ゲド戦記 帰還

 物語は英雄譚から反転して、その後の力を現実に移り変わる。再びテナーが話の中心になりゲドを眺める。テナーは巫女の立場から自分を取り戻すために逃れて一人の女性として生きてきた。僕なんかが見ると、自分の出身の違いを感じさせないように地域に溶け込み、農場をもち子供を成長させて立派な生き方だ。しかしテナーは、成功を感じながら女性という立場に自分を反映されられていないと考えている。ゲドの社会的な自分を失った姿を語るにはふさわしい人物だろう。

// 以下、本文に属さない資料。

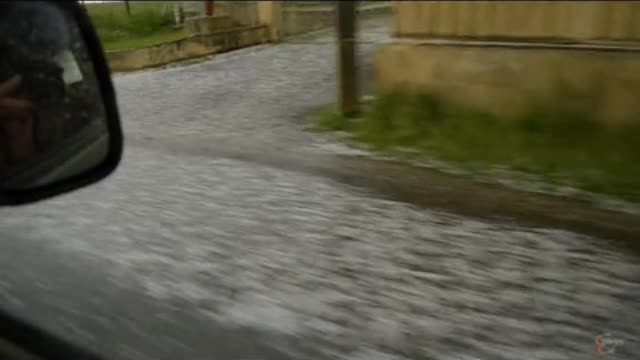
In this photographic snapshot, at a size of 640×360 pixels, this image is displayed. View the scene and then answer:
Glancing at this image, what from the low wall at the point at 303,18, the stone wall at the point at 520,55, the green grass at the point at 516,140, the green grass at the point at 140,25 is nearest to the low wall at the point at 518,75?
the stone wall at the point at 520,55

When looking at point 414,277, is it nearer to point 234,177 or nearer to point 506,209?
point 506,209

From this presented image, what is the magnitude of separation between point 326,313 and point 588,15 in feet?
14.7

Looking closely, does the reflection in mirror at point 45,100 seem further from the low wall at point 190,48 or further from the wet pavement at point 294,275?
the low wall at point 190,48

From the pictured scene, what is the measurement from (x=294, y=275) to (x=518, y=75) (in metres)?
3.83

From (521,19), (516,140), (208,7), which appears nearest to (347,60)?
(521,19)

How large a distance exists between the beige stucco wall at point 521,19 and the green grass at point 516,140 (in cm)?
70

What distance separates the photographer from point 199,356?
9.18ft

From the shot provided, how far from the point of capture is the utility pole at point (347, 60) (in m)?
8.00

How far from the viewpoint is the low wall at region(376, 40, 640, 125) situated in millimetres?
6188

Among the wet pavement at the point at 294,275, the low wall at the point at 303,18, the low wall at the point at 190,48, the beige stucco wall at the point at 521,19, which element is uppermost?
the beige stucco wall at the point at 521,19

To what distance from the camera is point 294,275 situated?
378 cm

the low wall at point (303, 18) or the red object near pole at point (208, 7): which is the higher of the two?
A: the red object near pole at point (208, 7)

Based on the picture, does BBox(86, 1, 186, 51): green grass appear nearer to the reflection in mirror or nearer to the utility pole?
the utility pole

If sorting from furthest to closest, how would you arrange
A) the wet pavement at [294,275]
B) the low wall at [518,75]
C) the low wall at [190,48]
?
1. the low wall at [190,48]
2. the low wall at [518,75]
3. the wet pavement at [294,275]
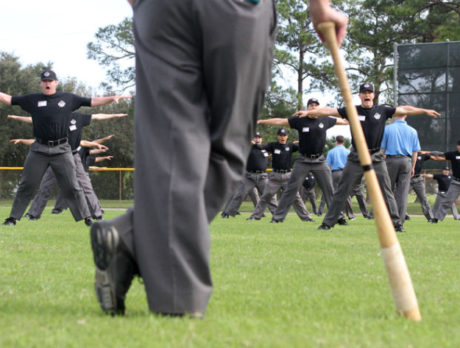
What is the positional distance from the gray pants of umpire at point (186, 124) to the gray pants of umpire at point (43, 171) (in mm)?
8005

 魔法を失い生き方を失ったゲドは、一人になれる場所をさがす。その姿が痛々しい。ゲドは偉大な魔法使いである一方で、一般的な人生を知らないあられな男だった。テナーはゲドを世話するうちに、ゲドと自分がどのように生きてきたかを考える。自分とは何か女とは何か、聡明な彼女でも説明できない。しかし、自分がゲドに変わらず惹かれる事を認め、再度生き方を変えようと決断する。自分という存在を言葉や理性でなく生きることで証明し、これからの人生において戦うことを受け入れたのだろうか。さすがゲド、この期待にキッチリ答えて男を見せる。帰還のタイトルにふさわしいエンディングだった。